■ TASK TO CARRY OUT
Print the data verbatim, starting with the line that contains "Looking at (796,67), does" and going on through the last line of the data.

==============================

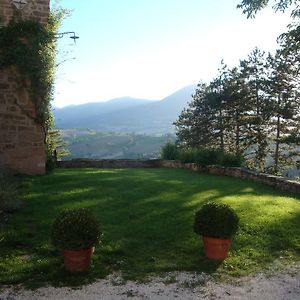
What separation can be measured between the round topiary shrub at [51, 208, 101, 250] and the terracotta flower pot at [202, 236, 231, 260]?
2094mm

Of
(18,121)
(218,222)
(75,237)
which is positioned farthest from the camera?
(18,121)

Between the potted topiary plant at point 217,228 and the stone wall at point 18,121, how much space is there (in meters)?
9.23

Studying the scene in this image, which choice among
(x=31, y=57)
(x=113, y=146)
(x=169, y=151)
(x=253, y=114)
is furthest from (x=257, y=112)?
(x=113, y=146)

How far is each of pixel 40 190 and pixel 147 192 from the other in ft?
10.6

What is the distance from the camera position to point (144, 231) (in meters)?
8.41

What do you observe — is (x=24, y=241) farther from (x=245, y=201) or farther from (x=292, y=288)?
(x=245, y=201)

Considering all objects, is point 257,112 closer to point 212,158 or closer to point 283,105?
point 283,105

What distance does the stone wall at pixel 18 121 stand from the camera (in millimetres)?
14406

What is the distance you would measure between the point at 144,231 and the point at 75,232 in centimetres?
237

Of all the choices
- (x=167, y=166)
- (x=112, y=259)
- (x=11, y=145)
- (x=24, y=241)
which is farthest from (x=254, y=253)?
(x=167, y=166)

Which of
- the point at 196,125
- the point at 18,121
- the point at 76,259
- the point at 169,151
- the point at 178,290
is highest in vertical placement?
the point at 196,125

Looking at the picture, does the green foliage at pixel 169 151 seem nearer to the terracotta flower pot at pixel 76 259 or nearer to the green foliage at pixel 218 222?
the green foliage at pixel 218 222

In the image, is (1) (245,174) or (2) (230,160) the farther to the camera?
(2) (230,160)

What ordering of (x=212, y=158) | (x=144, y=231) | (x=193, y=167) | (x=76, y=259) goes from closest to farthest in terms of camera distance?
(x=76, y=259) → (x=144, y=231) → (x=212, y=158) → (x=193, y=167)
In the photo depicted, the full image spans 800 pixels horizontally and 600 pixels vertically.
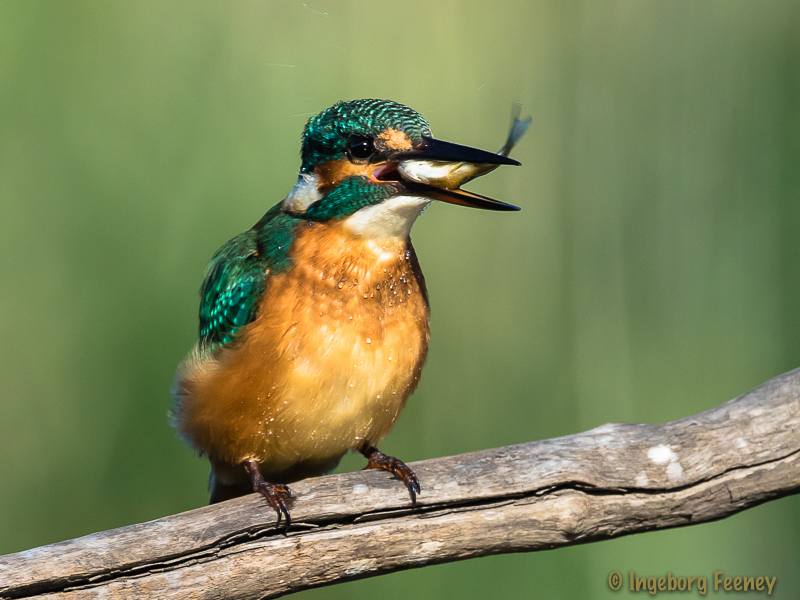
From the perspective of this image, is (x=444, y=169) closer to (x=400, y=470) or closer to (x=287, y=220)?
(x=287, y=220)

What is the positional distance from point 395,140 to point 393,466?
536 mm

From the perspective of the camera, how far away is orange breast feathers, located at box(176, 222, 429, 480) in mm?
1155

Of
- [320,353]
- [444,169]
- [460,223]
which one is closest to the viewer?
[444,169]

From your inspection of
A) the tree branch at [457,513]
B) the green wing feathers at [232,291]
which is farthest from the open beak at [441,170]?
the tree branch at [457,513]

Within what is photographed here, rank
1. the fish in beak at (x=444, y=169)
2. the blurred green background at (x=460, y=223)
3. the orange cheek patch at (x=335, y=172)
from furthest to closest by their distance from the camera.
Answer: the blurred green background at (x=460, y=223) → the orange cheek patch at (x=335, y=172) → the fish in beak at (x=444, y=169)

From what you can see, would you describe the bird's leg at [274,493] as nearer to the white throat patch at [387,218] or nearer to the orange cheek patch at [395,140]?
the white throat patch at [387,218]

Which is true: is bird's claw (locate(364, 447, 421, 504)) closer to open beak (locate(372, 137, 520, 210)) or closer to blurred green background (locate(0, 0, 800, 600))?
open beak (locate(372, 137, 520, 210))

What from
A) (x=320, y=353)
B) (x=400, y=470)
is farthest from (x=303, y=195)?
(x=400, y=470)

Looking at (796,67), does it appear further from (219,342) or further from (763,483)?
(219,342)

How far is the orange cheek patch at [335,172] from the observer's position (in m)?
1.09

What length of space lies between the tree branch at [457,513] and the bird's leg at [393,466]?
2cm

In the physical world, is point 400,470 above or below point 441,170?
below

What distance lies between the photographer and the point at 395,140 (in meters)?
1.07

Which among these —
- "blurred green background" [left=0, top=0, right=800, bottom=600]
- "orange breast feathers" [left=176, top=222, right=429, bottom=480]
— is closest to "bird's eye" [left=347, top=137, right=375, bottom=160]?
"orange breast feathers" [left=176, top=222, right=429, bottom=480]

==============================

■ OUTPUT BELOW
Looking at (796,67), does it appear further from (219,342) or further from (763,483)?
(219,342)

How far is the orange cheek patch at [335,172] from the observer's position (in m)?
1.09

What length of space lies between the tree branch at [457,513] and the bird's leg at [393,466]?
2cm

In the physical world, is point 400,470 above or below point 441,170?
below

What distance lies between the photographer and the point at 395,140 (in meters)?
1.07

Which among these —
- "blurred green background" [left=0, top=0, right=800, bottom=600]
- "orange breast feathers" [left=176, top=222, right=429, bottom=480]
— is closest to "bird's eye" [left=347, top=137, right=375, bottom=160]?
"orange breast feathers" [left=176, top=222, right=429, bottom=480]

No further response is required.